= CONSIGNES =
1. Extrayez du texte à lire le passage qui commence à « Ces 2 heures » et se termine à « temps de service. ».
2. Répondez à ces questions d'après le texte à lire :
(a) De combien de temps la journée de classe de ces enfants a-t-elle été allongée ?
(b) À combien d'heures le temps de service hebdomadaire des enseignants a-t-il été maintenu ?
(c) Quelles directions syndicales ont signé l'accord final ?

= TEXTE À LIRE =
· · ·

Ces 2 heures hebdomadaires supplémentaires ont été réparties en général en
augmentant d’une demi-heure leur journée de classe, la faisant passer de 6
heures à 6 heures et demie. Ces enfants devaient donc venir en classe soit plus
tôt le matin que leurs camarades, soit empiéter sur la pause de midi, soit
quitter la classe le soir après les autres. Derrière l’affichage du gouvernement,
la réalité c’est qu’au prétexte de la mise en place de cette « aide
personnalisée », il a pu supprimer des milliers de postes de Rased,
c’est-à-dire des enseignants spécialisés qui jusqu’alors, prenaient en charge,
pendant le temps scolaire, les élèves en difficulté. D’autre part pour les
enseignants, leur temps d’enseignement hebdomadaire passant à 24h et leur temps
de service étant maintenu à 27h, ils avaient alors 3 heures qui pouvaient être
annualisées, soit plus de 10% de leur temps de service.
A aucun
moment, la direction du SNUIPP n’a condamné, la suppression du samedi matin ou
la diminution du temps d’enseignement pour les élèves, regrettant uniquement
que cette annonce ait été faite sans concertation préalable. Ensuite avec les
directions du Se-UNSA et du Sgen-Cfdt, elle a signé un protocole de discussion
avec le gouvernement pour l’aider à mettre en place sa contre-réforme. Et si
seules les directions du Se et du Sgen ont signé l’accord final, c’est qu’une
consultation de la profession et le refus de nombreuses sections
départementales ont empêché la direction du SNUIPP de le signer également.

· · ·

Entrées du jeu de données
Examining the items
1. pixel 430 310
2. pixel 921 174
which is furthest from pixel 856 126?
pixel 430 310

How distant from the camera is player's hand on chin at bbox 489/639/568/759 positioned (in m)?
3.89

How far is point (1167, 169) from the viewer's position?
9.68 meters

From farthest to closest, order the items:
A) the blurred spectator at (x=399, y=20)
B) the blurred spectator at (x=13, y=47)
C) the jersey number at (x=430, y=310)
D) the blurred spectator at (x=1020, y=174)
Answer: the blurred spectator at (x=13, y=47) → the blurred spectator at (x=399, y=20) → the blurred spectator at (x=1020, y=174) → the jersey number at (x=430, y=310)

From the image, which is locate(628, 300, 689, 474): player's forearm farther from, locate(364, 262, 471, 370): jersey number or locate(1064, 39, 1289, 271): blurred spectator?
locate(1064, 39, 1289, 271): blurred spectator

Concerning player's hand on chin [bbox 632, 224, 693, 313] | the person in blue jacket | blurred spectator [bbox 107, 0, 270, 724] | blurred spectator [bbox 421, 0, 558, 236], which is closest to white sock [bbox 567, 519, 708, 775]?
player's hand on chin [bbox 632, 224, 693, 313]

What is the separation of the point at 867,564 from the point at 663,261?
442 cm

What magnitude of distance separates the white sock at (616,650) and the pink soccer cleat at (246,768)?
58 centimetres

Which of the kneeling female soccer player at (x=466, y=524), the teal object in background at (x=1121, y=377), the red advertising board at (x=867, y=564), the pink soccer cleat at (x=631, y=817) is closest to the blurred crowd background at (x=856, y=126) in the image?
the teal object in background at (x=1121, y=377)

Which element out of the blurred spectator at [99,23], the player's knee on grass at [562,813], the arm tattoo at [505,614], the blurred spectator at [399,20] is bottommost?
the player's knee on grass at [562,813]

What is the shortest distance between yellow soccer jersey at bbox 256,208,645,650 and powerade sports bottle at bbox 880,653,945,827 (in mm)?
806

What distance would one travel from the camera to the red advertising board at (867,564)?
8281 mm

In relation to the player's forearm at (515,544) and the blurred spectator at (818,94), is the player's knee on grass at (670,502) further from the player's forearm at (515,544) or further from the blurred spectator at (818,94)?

· · ·

= RÉPONSES CI-DESSOUS =
1.
Ces 2 heures hebdomadaires supplémentaires ont été réparties en général en
augmentant d’une demi-heure leur journée de classe, la faisant passer de 6
heures à 6 heures et demie. Ces enfants devaient donc venir en classe soit plus
tôt le matin que leurs camarades, soit empiéter sur la pause de midi, soit
quitter la classe le soir après les autres. Derrière l’affichage du gouvernement,
la réalité c’est qu’au prétexte de la mise en place de cette « aide
personnalisée », il a pu supprimer des milliers de postes de Rased,
c’est-à-dire des enseignants spécialisés qui jusqu’alors, prenaient en charge,
pendant le temps scolaire, les élèves en difficulté. D’autre part pour les
enseignants, leur temps d’enseignement hebdomadaire passant à 24h et leur temps
de service étant maintenu à 27h, ils avaient alors 3 heures qui pouvaient être
annualisées, soit plus de 10% de leur temps de service.

2.
(a) D'une demi-heure, la journée passant de 6 heures à 6 heures et demie.
(b) À 27 heures.
(c) Les directions du Se-UNSA et du Sgen-Cfdt.